Why aren't we attracting more traffic? What could we do to become more influential?
It seems to me that there are several obvious things we could do to improve the website.
More content?
We have a Wordpress landing page that hardly ever changes. We post new research articles once in a blue moon. If we were able to maintain some sort of regular publication schedule, perhaps our readers would be motivated to stop by regularly and see what's new. We do manage to post to the discussion forum almost on a daily basis. But many of our posts are brief comments that wouldn't be out of place on Twitter or Facebook. Or, extensive cut-and-paste from other websites.
I think our website would deserve more attention, if we were able to post more original content. But, Richard and I both have personal limitations that severely impact our ability to create a lot of text and research.
Audio & Video?
Another obvious step would be to create more audio & video: podcasts, documentary productions & such. But again, Richard and I are up against personal limits: anybody who has listened to our old podcast series with Joe Atwill, will understand that I have some speech challenges in terms of cluttering & uptalk.
Reach out to other websites?
Even with our limitations, there is a lot of information on this site, with a unique viewpoint that you won't find anywhere else. Or at least, I like to think so.
Maybe we could reach out and ask other websites to post our material, or link to it, or discuss it in their own content. We could create a blogroll of recommended sites, and then ask ever other site on that blogroll to reciprocate.
Buy advertising?
I could afford to do some of this. Should I??
Concentrate on our strengths?
In my view, what we really have to offer on this site, is our analysis that Christianity, Judaism and Islam should be seen as inventions of wartime political propaganda. And, the extent that their malign influence on politics is continuing into modern times. Specifically, we say that ancient prophecies are being re-enacted by our modern elites, who seem hell-bent on bringing about an Apocalypse.
Neither Richard nor I have any education or professional experience that would qualify us to speak to these issues. Our only excuse is that we believe that the academic departments devoted to these particular topics, have been completely co-opted, bought and paid for by organized religion. To the point where they can hardly begin to recognize the obvious.

**RAW DATA**
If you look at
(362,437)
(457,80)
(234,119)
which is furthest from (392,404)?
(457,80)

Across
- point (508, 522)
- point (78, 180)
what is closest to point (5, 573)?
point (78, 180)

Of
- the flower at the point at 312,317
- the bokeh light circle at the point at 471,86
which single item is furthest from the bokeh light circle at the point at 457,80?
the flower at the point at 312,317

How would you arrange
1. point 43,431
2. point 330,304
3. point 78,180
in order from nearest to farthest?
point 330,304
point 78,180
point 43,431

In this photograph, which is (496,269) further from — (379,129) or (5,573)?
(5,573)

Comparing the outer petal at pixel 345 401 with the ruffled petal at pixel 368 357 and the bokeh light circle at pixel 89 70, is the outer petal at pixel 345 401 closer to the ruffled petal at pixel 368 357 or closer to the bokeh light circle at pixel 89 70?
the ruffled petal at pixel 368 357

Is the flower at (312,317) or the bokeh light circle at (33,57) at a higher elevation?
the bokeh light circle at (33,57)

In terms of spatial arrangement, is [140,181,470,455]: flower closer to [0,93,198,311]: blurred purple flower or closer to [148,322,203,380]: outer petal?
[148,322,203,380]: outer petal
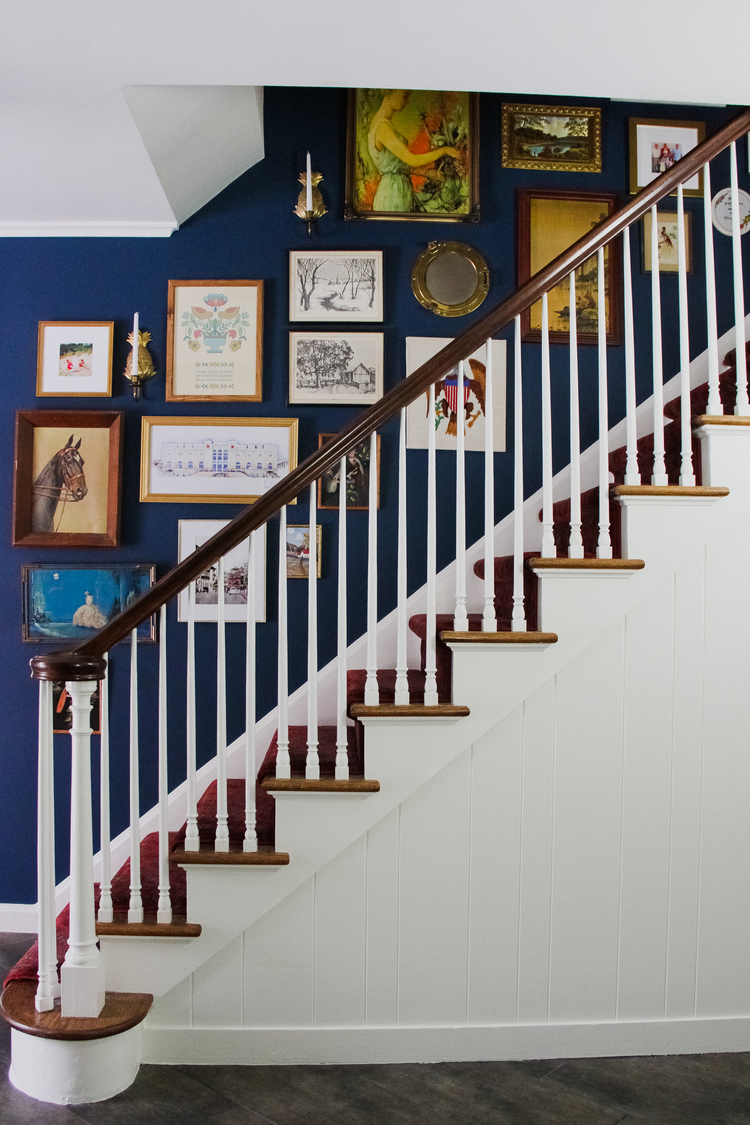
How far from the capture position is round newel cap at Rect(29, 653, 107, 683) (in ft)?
6.50

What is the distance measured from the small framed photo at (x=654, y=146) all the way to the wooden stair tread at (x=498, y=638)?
7.02 ft

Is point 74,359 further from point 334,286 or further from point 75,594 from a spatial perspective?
point 334,286

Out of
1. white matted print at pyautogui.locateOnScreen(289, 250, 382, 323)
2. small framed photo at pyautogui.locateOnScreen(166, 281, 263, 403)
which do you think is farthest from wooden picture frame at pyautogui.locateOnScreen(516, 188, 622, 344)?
small framed photo at pyautogui.locateOnScreen(166, 281, 263, 403)

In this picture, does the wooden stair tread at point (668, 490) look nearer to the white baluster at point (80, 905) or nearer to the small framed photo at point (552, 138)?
the white baluster at point (80, 905)

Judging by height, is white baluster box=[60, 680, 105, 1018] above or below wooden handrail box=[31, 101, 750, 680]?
below

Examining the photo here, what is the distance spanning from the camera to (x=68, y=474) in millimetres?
3125

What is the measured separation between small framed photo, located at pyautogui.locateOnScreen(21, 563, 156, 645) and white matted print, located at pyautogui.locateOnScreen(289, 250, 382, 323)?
124cm

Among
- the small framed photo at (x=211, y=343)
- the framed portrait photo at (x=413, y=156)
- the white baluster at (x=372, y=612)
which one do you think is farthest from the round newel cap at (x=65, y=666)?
the framed portrait photo at (x=413, y=156)

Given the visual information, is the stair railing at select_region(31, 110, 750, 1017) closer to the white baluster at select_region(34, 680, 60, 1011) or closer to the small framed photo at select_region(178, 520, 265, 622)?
the white baluster at select_region(34, 680, 60, 1011)

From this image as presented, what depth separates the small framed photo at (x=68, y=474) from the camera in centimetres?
310

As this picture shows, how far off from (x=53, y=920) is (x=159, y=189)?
2.46 metres

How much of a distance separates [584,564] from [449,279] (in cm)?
154

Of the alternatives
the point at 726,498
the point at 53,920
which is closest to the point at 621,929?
the point at 726,498

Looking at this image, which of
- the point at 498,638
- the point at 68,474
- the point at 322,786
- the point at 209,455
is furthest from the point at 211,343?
the point at 322,786
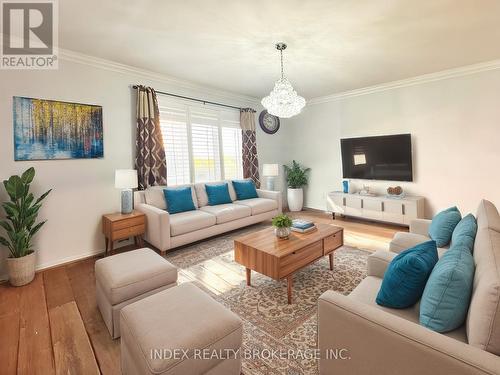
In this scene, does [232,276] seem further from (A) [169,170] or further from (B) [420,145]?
(B) [420,145]

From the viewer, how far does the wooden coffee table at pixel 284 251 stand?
2.23 m

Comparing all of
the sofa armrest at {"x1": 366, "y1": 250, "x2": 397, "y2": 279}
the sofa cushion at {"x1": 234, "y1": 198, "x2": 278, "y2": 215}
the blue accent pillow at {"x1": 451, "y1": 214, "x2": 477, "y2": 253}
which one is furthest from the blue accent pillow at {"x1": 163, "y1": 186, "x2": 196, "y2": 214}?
the blue accent pillow at {"x1": 451, "y1": 214, "x2": 477, "y2": 253}

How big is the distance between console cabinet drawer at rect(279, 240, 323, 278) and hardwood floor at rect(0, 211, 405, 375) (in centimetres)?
66

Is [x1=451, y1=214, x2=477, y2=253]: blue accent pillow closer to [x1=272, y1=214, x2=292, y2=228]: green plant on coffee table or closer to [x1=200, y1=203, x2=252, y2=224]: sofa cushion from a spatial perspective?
[x1=272, y1=214, x2=292, y2=228]: green plant on coffee table

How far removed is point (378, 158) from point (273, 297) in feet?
12.3

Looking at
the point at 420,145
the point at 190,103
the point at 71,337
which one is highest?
the point at 190,103

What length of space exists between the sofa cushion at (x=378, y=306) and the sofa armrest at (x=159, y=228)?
2.42 meters

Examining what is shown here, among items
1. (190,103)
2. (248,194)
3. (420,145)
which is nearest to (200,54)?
(190,103)

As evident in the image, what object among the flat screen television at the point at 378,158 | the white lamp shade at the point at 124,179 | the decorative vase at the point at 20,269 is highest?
the flat screen television at the point at 378,158

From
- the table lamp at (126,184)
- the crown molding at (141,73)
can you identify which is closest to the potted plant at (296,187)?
the crown molding at (141,73)

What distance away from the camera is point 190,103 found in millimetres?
4477

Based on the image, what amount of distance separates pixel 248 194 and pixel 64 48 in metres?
3.49

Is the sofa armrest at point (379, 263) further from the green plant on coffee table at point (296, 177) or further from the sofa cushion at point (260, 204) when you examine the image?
the green plant on coffee table at point (296, 177)

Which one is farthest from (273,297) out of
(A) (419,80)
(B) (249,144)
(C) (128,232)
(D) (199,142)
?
(A) (419,80)
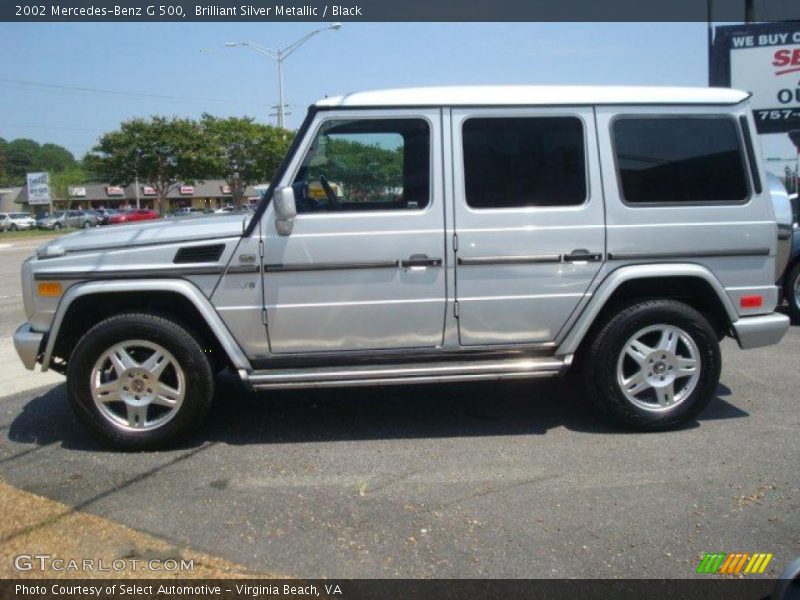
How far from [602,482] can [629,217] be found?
5.67 ft

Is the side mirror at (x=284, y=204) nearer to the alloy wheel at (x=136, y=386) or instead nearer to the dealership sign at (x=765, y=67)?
the alloy wheel at (x=136, y=386)

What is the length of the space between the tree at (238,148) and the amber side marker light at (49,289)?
117 feet

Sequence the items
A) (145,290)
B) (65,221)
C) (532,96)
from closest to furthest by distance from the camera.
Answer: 1. (145,290)
2. (532,96)
3. (65,221)

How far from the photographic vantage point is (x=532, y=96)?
15.8ft

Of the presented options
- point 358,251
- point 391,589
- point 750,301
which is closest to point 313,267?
point 358,251

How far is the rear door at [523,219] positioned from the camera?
4734mm

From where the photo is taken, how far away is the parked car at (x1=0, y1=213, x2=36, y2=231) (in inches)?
2315

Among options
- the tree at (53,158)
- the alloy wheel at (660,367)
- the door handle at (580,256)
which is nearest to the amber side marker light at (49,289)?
the door handle at (580,256)

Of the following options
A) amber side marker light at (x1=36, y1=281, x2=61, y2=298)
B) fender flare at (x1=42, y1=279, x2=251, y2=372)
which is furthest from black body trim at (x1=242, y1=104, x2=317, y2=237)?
amber side marker light at (x1=36, y1=281, x2=61, y2=298)

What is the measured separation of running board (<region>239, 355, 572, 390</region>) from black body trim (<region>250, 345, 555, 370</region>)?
0.11 ft

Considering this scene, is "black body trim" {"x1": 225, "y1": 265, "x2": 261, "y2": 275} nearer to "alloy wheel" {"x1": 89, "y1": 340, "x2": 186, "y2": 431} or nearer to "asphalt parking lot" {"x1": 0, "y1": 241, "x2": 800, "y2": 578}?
"alloy wheel" {"x1": 89, "y1": 340, "x2": 186, "y2": 431}

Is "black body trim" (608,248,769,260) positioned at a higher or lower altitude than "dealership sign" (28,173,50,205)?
lower

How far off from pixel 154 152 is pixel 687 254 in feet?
148
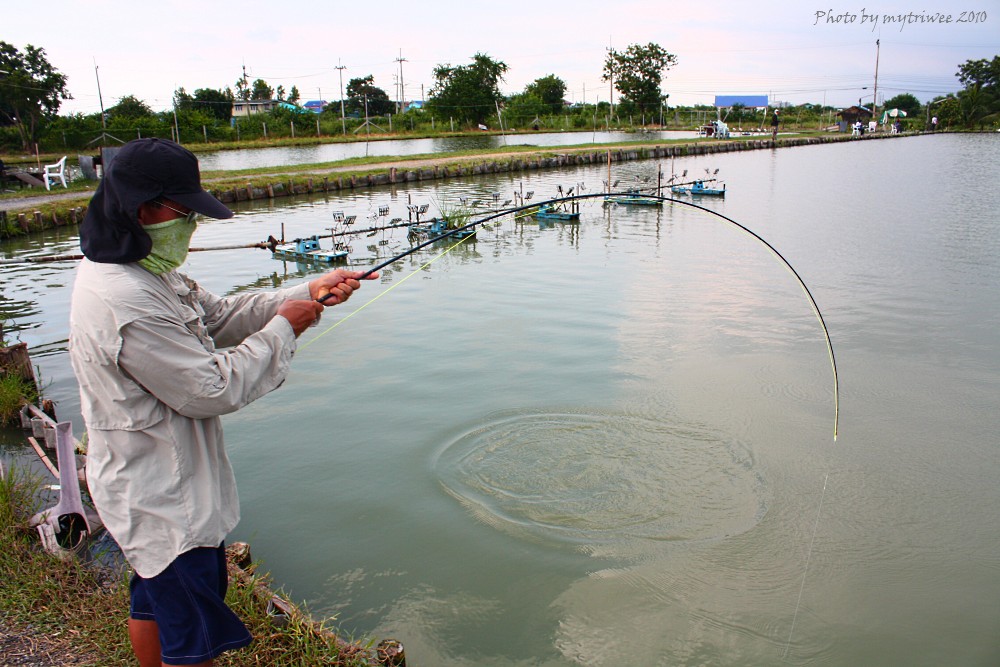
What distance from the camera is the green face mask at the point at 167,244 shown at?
6.10ft

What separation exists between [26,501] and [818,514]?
4.36m

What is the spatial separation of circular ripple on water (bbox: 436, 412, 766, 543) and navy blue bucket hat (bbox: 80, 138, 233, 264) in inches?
120

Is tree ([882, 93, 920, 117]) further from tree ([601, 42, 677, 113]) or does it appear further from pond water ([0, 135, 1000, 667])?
pond water ([0, 135, 1000, 667])

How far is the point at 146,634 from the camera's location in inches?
81.7

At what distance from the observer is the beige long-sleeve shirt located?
173 cm

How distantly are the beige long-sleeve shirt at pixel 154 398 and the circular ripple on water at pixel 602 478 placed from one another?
2.66m

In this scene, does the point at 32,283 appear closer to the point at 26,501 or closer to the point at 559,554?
the point at 26,501

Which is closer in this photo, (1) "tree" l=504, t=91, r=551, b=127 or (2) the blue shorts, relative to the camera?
(2) the blue shorts

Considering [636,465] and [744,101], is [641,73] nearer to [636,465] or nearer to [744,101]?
[744,101]

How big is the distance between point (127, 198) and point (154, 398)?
0.48 meters

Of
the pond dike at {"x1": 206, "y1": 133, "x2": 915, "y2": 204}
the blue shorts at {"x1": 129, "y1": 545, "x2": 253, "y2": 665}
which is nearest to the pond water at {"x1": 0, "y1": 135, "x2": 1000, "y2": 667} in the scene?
the blue shorts at {"x1": 129, "y1": 545, "x2": 253, "y2": 665}

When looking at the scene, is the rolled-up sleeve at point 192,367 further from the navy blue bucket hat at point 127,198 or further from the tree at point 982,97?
the tree at point 982,97

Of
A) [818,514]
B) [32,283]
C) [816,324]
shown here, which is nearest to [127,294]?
→ [818,514]

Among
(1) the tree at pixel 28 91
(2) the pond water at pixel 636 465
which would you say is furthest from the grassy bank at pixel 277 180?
(1) the tree at pixel 28 91
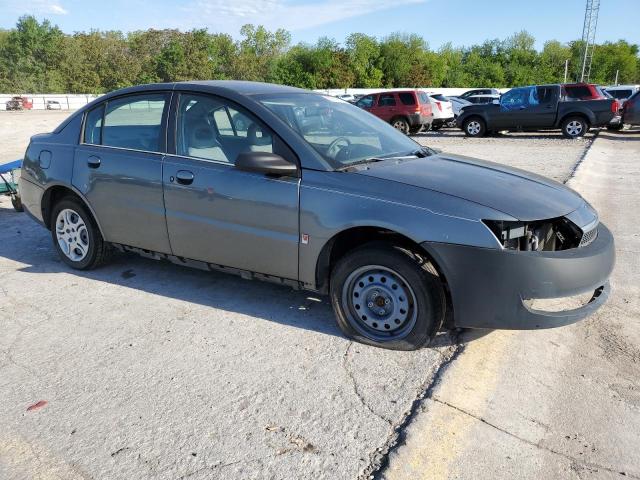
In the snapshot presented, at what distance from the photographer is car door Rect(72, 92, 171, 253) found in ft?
14.5

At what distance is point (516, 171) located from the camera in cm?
418

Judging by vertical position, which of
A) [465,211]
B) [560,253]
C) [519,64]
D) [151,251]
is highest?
[519,64]

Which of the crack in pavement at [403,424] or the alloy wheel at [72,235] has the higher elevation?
the alloy wheel at [72,235]

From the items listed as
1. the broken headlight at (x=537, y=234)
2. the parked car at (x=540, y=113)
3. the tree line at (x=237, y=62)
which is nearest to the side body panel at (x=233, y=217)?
the broken headlight at (x=537, y=234)

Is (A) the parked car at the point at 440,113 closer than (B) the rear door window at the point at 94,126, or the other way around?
(B) the rear door window at the point at 94,126

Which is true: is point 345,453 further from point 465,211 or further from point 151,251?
point 151,251

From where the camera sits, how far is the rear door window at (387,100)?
20.7 metres

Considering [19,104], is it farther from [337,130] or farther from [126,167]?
[337,130]

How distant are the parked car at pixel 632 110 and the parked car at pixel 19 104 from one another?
50773 millimetres

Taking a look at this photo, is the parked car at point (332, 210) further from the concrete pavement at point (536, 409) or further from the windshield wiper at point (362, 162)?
the concrete pavement at point (536, 409)

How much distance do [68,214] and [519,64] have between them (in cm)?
9955

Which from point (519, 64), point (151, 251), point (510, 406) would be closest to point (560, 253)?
point (510, 406)

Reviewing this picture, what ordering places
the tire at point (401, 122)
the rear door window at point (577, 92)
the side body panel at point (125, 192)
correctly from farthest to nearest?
the tire at point (401, 122), the rear door window at point (577, 92), the side body panel at point (125, 192)

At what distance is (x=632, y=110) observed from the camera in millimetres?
18016
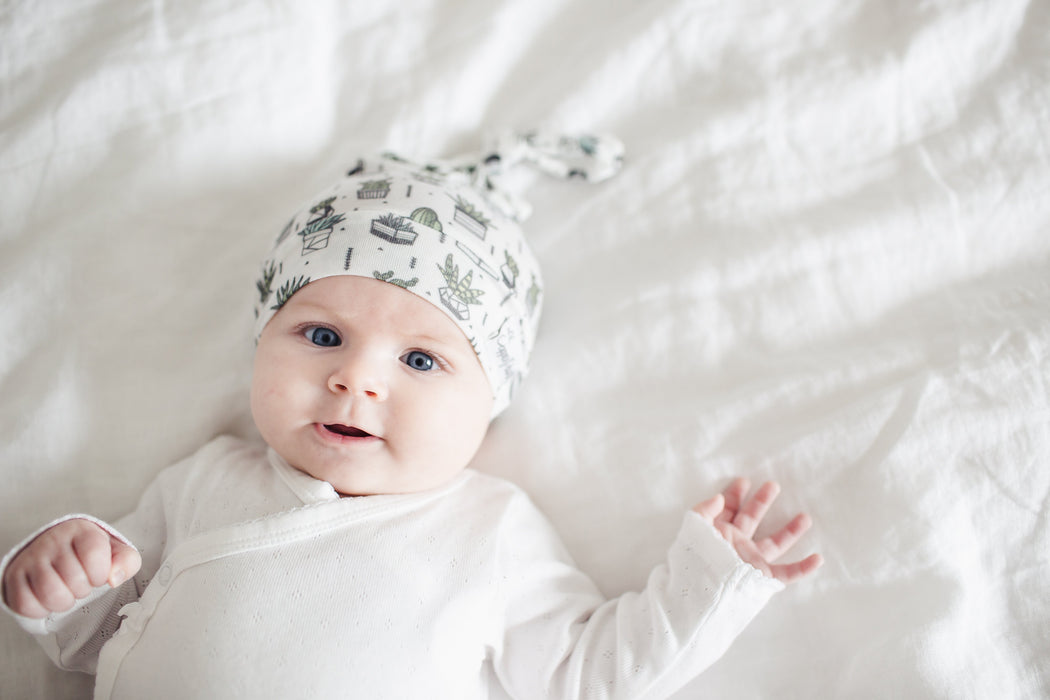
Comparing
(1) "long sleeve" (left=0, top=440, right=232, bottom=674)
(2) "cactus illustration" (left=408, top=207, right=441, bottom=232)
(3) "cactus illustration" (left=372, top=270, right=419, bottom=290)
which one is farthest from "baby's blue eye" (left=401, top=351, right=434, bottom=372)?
(1) "long sleeve" (left=0, top=440, right=232, bottom=674)

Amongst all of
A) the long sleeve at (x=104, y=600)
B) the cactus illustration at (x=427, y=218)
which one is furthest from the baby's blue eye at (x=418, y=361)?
the long sleeve at (x=104, y=600)

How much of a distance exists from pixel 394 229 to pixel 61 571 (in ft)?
2.11

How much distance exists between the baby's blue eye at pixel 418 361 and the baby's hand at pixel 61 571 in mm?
445

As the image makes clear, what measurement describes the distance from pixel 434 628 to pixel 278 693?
0.22m

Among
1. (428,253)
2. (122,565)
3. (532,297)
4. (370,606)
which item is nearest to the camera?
(122,565)

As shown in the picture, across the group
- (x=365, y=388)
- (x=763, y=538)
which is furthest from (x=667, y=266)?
(x=365, y=388)

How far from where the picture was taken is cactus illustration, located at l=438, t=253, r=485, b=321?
1.12 m

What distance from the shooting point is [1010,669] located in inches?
40.7

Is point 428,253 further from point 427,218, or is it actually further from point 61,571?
point 61,571

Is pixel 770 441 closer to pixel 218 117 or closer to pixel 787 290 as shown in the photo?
pixel 787 290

**EXERCISE TASKS**
**A.** Translate this sentence from the text on improving the website into Spanish: "It seems to me that there are several obvious things we could do to improve the website."
**B.** Carry the text on improving the website forward from its final sentence.
The listing is separate material and has nothing to do with the text on improving the website.

**TASK RESPONSES**
**A.** Me parece que hay varias cosas obvias que podríamos hacer para mejorar el sitio web.

**B.**
But... in addition to our material about our focus topic, we have a hodge-podge of other stuff. Global warming, special & general relativity, cosmology, nuclear fusion, literary analysis, space travel, 5G cell phone radiation, Fukushima, AI, ancient aliens, Atlantis: you name it, we've got something to say about it.
And more often than not, Richard and I can't even agree about what's going on.
Change our view?
If only we would admit that Einstein was wrong, or that nukes don't exist, or that MMGW isn't happening, or that the earth is flat, then suddenly the masses would show up here in droves after all?
Do Richard and I each need our own website?
I ask you, how irritating is it to watch Rick & me argue endlessly and repetitively about some topic? One might hope for progressive enlightenment. But more often than not, we just stay in the same opposing trenches. In some cases we've been having the same arguments for almost two decades now.
Joe Atwill and I agree about a lot of things, but I think we're both happier now that we've gone our separate ways.
Is it time for Jerry Russell to get his own website? I'm thinking of nabbing "AgainstApocalypse.org", which is still available after all the years I've been thinking about it.
Other ideas?
Now that we have a small cadre of regulars, I'd really like to ask.
What can we do here at PF, to serve you and the planet better?